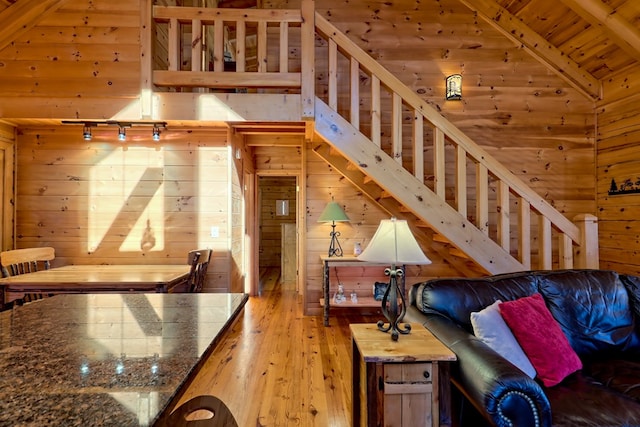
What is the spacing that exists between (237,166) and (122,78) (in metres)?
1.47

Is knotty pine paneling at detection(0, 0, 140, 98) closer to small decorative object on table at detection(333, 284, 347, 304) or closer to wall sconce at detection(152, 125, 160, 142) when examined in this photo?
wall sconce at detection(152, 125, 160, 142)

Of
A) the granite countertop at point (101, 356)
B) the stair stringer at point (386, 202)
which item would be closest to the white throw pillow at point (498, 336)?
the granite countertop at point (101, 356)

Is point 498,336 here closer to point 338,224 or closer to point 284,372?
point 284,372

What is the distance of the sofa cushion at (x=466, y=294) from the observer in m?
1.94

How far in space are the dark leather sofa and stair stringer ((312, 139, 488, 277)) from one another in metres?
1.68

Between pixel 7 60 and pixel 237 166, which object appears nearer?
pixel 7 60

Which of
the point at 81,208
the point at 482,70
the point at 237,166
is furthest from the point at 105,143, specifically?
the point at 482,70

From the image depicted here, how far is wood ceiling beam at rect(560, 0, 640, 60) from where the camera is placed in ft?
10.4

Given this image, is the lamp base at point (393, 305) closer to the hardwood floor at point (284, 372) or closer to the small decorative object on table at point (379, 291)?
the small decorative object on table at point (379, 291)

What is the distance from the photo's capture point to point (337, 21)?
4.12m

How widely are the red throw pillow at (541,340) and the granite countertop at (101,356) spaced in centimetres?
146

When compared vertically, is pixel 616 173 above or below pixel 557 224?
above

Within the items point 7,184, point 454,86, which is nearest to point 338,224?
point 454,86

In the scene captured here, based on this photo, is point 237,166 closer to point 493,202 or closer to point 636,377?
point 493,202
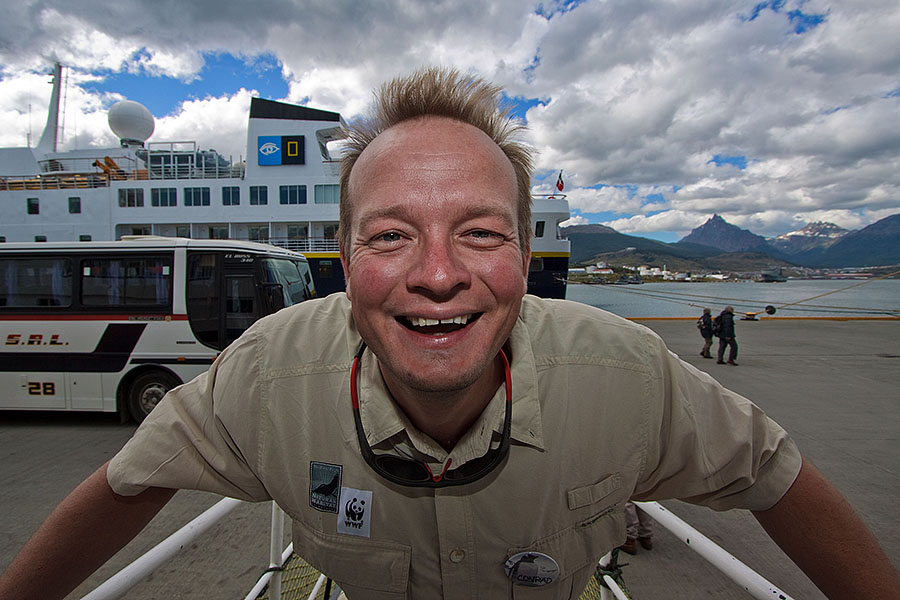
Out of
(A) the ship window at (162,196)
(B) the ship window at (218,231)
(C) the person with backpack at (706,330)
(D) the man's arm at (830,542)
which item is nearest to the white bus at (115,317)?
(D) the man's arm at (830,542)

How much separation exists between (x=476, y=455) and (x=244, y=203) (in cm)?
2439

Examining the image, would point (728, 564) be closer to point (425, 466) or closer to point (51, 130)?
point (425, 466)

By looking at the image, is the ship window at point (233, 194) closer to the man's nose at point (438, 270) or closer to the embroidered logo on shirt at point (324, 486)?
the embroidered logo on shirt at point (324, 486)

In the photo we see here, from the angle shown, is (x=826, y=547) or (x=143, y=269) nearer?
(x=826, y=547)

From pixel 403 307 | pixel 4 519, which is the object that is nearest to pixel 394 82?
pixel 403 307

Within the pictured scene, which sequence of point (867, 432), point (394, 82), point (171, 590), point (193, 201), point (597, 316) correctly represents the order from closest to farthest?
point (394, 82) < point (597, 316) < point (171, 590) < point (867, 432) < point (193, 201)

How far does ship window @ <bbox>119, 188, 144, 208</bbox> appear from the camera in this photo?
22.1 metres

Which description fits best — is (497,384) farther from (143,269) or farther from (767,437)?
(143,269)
○ ○ ○
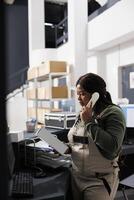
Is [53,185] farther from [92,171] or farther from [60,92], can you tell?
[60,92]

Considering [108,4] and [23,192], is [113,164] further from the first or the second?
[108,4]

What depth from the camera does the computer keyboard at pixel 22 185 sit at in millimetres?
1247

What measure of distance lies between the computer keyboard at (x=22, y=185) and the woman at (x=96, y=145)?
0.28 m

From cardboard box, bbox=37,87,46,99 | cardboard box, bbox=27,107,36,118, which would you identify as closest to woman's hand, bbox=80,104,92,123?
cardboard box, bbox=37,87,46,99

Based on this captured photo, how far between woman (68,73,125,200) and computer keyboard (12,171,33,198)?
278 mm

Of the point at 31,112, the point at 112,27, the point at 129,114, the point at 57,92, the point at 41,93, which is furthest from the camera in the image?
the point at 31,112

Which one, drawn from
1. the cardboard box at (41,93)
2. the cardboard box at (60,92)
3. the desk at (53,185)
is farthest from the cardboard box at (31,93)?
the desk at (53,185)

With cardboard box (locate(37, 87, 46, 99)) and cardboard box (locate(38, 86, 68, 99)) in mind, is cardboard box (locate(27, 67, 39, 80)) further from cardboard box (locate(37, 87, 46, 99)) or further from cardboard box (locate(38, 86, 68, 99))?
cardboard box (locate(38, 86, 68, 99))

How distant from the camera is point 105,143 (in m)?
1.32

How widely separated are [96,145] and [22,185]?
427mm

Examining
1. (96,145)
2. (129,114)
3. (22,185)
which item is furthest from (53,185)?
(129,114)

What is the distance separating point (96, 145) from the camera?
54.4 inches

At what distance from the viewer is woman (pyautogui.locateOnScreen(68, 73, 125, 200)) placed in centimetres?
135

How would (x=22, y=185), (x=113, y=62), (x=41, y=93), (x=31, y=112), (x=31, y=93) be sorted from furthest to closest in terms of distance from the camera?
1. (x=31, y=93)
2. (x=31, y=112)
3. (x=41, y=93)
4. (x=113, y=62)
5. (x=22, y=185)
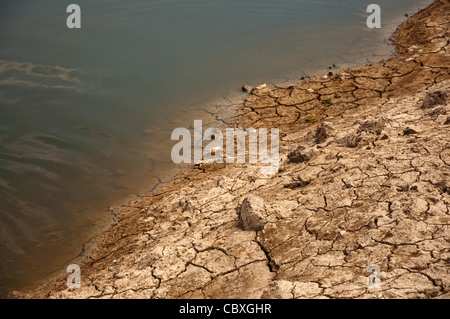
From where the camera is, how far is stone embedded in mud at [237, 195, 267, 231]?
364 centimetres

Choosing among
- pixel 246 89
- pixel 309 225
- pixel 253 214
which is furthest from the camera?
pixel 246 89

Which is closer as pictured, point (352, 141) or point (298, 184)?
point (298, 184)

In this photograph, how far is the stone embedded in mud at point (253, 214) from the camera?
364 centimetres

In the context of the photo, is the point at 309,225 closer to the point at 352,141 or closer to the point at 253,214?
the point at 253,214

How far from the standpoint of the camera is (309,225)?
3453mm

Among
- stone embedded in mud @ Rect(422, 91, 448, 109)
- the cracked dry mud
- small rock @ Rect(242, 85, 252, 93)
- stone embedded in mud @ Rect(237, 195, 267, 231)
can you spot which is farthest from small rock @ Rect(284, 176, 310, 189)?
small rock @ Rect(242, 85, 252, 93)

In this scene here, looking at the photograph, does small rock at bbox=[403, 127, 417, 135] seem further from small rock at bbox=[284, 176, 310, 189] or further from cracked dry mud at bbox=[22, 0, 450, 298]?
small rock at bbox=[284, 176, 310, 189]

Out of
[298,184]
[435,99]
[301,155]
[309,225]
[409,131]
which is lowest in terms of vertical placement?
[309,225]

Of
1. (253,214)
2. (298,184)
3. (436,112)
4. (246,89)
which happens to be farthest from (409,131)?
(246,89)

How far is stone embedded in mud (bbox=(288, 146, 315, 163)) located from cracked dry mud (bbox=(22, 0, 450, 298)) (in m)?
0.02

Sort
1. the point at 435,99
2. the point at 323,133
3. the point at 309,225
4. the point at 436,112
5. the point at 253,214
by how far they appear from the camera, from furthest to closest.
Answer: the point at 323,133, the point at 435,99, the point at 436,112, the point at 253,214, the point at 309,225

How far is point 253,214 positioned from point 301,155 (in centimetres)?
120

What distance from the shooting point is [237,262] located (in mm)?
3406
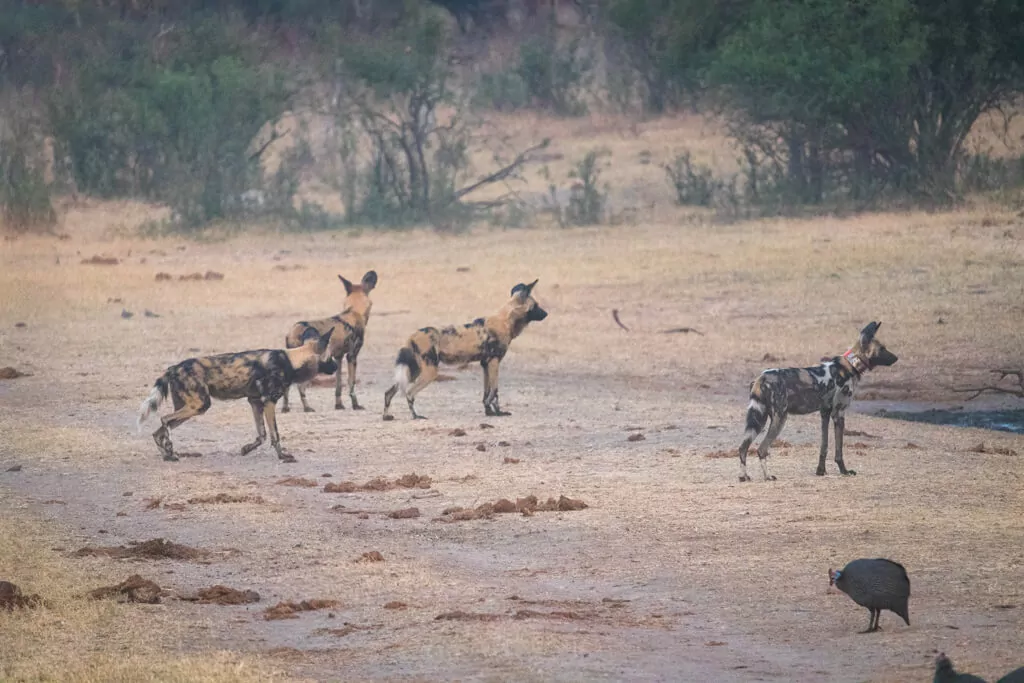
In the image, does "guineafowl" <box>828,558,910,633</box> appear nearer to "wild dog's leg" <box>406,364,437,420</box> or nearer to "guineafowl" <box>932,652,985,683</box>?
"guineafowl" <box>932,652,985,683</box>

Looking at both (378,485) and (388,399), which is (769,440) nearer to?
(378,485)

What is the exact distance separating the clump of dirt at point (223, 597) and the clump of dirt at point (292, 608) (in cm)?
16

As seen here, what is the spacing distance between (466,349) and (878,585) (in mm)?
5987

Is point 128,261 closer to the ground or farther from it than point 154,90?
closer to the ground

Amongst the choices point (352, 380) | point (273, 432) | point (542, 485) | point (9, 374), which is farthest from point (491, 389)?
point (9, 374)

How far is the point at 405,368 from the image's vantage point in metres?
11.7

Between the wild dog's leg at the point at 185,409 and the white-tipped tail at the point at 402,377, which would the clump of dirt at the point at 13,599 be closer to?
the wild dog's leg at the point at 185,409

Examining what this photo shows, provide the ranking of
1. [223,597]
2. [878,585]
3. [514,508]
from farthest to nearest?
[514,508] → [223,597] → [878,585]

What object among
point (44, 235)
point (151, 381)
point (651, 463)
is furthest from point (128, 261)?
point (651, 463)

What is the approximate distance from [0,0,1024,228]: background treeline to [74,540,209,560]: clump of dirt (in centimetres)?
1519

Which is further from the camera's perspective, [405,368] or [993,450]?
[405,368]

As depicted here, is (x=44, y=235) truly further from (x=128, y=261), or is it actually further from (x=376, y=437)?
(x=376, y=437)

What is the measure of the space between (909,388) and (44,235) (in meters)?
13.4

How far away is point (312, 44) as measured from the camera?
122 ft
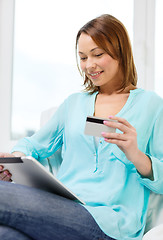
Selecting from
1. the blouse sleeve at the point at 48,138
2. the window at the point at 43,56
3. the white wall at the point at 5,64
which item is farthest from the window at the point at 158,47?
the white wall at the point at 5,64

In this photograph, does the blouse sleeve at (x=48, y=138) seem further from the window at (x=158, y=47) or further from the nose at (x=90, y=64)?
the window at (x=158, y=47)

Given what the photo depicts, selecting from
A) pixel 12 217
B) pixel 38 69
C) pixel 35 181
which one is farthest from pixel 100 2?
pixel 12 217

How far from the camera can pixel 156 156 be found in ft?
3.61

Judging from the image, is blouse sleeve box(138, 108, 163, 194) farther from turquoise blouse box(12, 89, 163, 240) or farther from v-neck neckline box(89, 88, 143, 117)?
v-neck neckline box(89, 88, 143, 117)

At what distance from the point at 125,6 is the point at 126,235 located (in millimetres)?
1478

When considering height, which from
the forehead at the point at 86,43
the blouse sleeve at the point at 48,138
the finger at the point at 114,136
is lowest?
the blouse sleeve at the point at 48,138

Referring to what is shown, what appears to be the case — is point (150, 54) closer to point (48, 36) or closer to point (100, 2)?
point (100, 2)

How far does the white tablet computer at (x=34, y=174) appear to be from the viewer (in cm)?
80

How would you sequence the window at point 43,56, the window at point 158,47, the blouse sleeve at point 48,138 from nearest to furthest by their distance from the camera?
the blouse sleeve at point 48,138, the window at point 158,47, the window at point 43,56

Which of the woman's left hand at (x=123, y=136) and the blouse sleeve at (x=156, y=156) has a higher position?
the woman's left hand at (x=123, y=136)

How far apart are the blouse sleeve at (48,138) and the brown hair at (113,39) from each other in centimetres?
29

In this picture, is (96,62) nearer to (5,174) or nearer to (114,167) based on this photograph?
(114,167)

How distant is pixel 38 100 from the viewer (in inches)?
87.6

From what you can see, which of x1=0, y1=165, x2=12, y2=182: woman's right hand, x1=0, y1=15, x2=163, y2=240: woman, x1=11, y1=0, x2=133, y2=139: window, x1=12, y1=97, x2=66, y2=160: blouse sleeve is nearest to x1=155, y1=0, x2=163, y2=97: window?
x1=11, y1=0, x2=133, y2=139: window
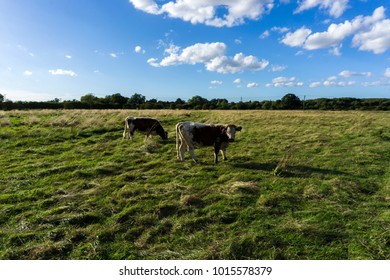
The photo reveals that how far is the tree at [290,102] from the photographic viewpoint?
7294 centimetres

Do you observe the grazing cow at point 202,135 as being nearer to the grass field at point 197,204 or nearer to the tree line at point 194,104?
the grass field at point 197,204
○ ○ ○
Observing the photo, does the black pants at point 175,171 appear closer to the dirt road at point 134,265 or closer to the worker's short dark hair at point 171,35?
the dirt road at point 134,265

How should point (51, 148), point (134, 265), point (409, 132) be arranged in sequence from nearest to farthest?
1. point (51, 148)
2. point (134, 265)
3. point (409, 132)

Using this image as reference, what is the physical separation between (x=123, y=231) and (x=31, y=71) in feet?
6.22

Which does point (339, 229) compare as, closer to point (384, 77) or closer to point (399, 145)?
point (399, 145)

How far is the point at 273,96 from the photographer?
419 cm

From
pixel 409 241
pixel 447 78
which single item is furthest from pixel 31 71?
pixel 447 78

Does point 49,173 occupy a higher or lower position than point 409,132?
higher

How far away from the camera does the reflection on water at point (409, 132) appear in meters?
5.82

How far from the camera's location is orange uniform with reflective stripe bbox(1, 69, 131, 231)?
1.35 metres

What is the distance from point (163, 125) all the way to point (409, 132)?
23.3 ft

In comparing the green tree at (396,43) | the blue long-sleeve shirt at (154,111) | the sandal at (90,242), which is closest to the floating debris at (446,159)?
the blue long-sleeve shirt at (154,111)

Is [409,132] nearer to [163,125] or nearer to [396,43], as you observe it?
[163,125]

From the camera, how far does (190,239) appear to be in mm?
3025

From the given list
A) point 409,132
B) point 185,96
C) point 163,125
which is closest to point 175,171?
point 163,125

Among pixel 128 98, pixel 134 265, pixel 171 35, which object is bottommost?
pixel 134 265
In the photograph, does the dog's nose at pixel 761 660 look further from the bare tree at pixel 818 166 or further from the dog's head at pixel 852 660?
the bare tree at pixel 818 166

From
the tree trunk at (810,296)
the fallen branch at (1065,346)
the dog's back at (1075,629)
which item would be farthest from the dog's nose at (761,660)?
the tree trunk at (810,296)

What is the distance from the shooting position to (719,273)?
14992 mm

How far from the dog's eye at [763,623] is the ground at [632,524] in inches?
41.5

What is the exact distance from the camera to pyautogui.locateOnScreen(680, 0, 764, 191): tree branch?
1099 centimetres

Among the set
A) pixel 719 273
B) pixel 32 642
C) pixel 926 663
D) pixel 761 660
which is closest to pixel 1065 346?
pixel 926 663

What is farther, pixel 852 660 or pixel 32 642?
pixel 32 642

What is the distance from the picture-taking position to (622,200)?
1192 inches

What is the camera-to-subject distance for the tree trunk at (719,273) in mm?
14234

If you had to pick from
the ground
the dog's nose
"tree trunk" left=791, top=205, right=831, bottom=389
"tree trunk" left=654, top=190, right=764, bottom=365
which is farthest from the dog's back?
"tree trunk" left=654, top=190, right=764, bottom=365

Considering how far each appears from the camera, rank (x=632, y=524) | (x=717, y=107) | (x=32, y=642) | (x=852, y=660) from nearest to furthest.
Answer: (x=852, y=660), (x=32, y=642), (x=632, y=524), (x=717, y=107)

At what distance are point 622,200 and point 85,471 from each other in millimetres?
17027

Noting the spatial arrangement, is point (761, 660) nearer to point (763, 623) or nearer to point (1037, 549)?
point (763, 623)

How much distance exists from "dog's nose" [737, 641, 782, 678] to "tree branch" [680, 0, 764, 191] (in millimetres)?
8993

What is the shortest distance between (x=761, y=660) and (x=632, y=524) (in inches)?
○ ○ ○
## Exercise prompt
Display each line of the records above that contains the string "wall". Matching is case-sensitive.

## Response to this exercise
Is knotty pine paneling at detection(0, 0, 140, 98) closer to small decorative object on table at detection(333, 284, 347, 304) or closer to wall sconce at detection(152, 125, 160, 142) when examined in this photo?
wall sconce at detection(152, 125, 160, 142)
3. the white wall at the point at 5,64
the white wall at the point at 5,64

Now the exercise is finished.